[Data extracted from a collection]
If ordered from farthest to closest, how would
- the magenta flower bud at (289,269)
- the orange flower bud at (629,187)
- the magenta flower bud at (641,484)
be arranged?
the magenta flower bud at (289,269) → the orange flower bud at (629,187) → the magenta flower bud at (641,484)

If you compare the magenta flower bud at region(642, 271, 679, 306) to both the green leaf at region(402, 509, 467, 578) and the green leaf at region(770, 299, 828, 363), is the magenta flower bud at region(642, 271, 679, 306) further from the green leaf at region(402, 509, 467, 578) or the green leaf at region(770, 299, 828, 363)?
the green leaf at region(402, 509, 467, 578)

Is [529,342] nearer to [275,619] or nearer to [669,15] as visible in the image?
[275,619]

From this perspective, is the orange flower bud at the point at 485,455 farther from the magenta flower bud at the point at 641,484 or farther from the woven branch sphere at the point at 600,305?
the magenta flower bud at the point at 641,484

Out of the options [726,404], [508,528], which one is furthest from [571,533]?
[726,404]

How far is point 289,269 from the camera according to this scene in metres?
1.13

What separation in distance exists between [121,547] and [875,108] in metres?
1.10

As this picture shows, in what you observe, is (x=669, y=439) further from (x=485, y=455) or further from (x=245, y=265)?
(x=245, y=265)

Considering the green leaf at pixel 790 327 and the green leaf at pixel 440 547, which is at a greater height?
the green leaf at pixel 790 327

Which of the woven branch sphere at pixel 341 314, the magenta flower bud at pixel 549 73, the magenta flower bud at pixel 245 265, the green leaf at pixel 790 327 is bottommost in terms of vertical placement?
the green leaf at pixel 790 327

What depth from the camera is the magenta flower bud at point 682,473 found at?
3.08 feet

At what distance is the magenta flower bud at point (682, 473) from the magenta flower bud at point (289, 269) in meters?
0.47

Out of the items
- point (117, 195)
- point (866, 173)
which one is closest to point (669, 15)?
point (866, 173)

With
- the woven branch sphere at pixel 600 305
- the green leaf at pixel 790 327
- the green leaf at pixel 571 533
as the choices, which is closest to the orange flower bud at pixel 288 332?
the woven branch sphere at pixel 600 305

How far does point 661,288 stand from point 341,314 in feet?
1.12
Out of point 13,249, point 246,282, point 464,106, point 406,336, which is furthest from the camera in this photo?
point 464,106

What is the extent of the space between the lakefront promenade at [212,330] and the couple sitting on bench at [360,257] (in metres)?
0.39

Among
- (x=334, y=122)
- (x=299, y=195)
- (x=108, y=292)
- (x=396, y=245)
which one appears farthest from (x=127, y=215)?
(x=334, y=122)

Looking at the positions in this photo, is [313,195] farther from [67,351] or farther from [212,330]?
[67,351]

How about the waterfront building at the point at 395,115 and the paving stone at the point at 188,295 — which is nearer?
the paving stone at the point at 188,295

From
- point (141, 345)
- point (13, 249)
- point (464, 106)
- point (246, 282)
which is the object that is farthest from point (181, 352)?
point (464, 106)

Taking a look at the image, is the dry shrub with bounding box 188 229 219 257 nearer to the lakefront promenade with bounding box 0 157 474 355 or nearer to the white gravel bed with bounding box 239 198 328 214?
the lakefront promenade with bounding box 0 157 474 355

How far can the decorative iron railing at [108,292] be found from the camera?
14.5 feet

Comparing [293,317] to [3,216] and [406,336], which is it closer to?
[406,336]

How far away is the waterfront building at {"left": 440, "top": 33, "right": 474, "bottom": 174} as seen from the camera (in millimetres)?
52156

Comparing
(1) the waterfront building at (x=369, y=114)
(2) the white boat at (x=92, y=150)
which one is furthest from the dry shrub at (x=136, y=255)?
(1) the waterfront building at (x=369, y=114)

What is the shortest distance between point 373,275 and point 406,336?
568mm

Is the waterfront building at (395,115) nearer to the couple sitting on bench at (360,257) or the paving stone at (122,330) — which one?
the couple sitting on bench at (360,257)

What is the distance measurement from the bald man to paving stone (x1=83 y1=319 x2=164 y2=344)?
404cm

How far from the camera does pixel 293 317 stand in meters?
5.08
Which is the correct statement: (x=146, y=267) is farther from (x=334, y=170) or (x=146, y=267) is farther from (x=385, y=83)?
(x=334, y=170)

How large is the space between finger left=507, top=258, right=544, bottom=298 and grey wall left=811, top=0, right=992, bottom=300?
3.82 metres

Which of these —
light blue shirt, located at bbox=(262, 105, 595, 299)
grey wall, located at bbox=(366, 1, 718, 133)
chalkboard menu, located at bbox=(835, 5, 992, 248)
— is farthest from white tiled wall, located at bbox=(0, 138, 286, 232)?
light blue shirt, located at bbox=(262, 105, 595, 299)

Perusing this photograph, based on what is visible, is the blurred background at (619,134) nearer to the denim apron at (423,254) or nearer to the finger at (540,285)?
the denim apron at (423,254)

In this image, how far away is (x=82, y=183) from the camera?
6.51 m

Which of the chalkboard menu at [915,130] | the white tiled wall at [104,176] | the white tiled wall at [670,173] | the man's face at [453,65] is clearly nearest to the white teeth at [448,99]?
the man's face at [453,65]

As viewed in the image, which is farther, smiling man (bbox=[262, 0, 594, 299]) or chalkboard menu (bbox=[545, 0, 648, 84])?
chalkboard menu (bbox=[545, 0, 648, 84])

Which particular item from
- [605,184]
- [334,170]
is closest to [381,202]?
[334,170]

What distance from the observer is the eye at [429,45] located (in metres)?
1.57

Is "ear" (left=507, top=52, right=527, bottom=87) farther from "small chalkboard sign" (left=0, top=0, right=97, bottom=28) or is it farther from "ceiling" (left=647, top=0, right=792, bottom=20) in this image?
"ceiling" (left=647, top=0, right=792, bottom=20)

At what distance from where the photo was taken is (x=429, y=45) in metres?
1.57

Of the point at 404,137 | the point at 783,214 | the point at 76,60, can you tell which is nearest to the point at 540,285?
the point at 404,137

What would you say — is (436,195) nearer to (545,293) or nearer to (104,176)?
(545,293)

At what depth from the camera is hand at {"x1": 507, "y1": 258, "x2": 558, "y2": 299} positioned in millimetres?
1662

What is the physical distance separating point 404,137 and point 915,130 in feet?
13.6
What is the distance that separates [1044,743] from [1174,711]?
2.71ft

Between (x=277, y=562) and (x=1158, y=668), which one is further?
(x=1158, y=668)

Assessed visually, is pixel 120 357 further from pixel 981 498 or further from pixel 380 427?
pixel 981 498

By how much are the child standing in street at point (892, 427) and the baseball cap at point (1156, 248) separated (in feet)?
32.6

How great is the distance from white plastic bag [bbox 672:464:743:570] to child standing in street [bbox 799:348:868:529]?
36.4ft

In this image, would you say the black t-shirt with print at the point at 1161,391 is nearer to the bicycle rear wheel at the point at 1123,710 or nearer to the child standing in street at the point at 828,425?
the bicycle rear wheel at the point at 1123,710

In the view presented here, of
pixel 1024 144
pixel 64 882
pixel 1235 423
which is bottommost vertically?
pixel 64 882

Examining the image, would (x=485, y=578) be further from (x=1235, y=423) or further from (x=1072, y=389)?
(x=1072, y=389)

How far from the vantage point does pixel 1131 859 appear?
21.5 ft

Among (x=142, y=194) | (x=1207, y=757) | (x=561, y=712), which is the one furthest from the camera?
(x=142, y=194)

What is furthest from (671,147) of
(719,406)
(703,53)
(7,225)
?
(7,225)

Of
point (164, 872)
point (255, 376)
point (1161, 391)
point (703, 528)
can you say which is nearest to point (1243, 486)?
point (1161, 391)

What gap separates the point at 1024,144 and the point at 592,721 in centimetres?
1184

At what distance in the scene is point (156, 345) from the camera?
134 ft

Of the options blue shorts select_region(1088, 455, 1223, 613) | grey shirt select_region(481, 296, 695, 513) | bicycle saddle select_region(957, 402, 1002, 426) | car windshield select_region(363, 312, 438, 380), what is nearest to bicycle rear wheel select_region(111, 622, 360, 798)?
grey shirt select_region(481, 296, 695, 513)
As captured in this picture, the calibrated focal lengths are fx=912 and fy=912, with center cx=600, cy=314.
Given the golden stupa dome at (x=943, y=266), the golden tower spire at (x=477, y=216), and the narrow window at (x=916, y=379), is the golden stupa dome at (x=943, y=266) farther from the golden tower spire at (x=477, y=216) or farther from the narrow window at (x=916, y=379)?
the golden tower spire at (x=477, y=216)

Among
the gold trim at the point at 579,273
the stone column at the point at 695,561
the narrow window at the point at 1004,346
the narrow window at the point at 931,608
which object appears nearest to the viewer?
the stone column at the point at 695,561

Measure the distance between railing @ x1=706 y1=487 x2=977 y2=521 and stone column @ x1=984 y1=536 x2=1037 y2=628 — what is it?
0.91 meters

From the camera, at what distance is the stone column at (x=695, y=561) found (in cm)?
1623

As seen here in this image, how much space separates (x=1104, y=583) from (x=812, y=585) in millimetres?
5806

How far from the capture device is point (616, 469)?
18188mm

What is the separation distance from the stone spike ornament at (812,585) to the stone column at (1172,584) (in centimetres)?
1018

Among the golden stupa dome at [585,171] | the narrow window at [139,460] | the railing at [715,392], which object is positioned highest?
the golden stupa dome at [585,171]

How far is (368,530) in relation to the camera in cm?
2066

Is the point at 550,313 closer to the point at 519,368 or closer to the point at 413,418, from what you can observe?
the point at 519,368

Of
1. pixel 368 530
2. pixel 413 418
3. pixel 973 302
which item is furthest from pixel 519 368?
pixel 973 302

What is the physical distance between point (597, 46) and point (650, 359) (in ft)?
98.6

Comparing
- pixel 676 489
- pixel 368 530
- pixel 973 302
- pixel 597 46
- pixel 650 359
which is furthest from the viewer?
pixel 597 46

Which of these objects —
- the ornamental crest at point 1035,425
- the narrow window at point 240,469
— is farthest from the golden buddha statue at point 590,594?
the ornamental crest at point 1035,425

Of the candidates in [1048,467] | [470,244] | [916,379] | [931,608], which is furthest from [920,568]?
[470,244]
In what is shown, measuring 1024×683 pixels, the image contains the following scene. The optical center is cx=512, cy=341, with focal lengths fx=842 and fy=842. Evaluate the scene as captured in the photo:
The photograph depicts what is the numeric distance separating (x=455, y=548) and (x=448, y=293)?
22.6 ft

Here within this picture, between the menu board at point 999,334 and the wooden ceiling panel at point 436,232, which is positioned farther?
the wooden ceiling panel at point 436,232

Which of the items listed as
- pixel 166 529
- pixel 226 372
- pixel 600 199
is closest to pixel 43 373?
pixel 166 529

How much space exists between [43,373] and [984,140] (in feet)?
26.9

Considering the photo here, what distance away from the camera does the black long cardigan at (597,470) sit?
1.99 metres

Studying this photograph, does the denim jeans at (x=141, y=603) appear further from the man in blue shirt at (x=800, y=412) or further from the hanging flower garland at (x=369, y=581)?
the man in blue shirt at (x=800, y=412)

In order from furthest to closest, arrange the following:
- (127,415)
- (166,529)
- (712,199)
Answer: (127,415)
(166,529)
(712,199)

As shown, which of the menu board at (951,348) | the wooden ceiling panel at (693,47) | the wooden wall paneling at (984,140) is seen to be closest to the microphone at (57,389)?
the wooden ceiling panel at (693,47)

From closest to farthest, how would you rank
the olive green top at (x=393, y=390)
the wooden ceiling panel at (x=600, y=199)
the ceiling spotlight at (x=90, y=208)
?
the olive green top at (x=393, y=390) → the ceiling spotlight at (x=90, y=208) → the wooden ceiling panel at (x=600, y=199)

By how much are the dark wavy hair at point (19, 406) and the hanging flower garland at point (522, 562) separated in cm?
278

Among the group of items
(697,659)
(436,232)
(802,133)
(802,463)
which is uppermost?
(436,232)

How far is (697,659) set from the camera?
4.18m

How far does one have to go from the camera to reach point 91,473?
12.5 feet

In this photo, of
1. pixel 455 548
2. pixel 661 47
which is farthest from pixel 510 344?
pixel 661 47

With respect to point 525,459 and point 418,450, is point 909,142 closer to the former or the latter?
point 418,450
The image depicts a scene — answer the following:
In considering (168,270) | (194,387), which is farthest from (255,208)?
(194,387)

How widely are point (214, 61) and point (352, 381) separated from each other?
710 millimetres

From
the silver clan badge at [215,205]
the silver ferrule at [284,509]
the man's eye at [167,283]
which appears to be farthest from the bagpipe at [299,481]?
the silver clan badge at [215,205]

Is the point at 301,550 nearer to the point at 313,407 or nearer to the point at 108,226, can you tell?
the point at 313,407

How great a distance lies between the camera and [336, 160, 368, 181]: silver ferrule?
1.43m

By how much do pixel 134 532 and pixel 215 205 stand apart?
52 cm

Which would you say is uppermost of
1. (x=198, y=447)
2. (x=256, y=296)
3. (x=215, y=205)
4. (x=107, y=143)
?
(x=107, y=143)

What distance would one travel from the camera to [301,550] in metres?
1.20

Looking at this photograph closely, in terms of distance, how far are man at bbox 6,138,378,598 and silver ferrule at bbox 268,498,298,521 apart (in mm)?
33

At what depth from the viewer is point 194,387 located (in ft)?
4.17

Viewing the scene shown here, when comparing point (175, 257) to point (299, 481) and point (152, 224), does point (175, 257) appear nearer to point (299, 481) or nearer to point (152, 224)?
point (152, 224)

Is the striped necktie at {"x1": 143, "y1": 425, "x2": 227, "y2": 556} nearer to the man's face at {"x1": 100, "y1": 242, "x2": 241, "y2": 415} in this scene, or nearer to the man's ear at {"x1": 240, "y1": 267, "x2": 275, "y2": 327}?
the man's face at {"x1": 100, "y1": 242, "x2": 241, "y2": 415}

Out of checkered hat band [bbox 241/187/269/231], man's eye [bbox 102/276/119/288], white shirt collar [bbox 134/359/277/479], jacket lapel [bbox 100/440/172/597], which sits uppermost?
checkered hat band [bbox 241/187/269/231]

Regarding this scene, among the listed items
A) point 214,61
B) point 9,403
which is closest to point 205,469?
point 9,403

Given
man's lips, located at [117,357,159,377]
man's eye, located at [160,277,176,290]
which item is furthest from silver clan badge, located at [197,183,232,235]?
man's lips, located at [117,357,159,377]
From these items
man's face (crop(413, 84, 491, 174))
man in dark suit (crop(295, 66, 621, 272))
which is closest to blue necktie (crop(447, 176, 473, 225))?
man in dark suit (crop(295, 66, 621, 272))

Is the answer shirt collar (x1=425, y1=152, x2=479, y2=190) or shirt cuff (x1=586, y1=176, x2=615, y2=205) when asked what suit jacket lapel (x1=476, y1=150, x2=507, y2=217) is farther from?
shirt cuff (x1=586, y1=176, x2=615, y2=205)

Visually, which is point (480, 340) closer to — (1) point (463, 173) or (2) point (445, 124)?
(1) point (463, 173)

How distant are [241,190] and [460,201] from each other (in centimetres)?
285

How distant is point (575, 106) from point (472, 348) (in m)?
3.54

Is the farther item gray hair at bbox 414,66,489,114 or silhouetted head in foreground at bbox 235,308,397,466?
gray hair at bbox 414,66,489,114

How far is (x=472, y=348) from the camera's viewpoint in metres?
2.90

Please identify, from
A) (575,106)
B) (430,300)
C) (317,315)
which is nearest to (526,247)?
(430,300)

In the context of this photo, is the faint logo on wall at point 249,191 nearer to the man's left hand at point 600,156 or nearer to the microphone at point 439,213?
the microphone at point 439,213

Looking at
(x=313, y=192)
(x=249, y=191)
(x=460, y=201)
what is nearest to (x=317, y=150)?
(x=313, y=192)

What you need to do:
Output every line from the one containing "How distant are" through the end of the items as a Markdown table with the columns Row and Line, leaving out blank lines.

Solution to the exercise:
| Row | Line |
|---|---|
| 1 | How distant are [241,190] and [460,201] from each other (in centimetres)? |
| 2 | 285 |
| 3 | How distant is point (575, 106) from point (472, 348) (in m)? |
| 4 | 3.54 |
| 5 | Is the farther item gray hair at bbox 414,66,489,114 or silhouetted head in foreground at bbox 235,308,397,466? |
| 6 | gray hair at bbox 414,66,489,114 |
| 7 | How far is (x=472, y=348) from the camera's viewpoint in metres? |
| 8 | 2.90 |
| 9 | Please identify, from |
| 10 | A) (575,106) |
| 11 | B) (430,300) |
| 12 | C) (317,315) |
| 13 | which is nearest to (526,247)? |
| 14 | (430,300) |
| 15 | In the context of this photo, is the faint logo on wall at point 249,191 nearer to the man's left hand at point 600,156 or nearer to the microphone at point 439,213? |
| 16 | the microphone at point 439,213 |
| 17 | Looking at |
| 18 | (x=313, y=192) |
| 19 | (x=249, y=191) |
| 20 | (x=460, y=201) |
| 21 | what is nearest to (x=317, y=150)? |
| 22 | (x=313, y=192) |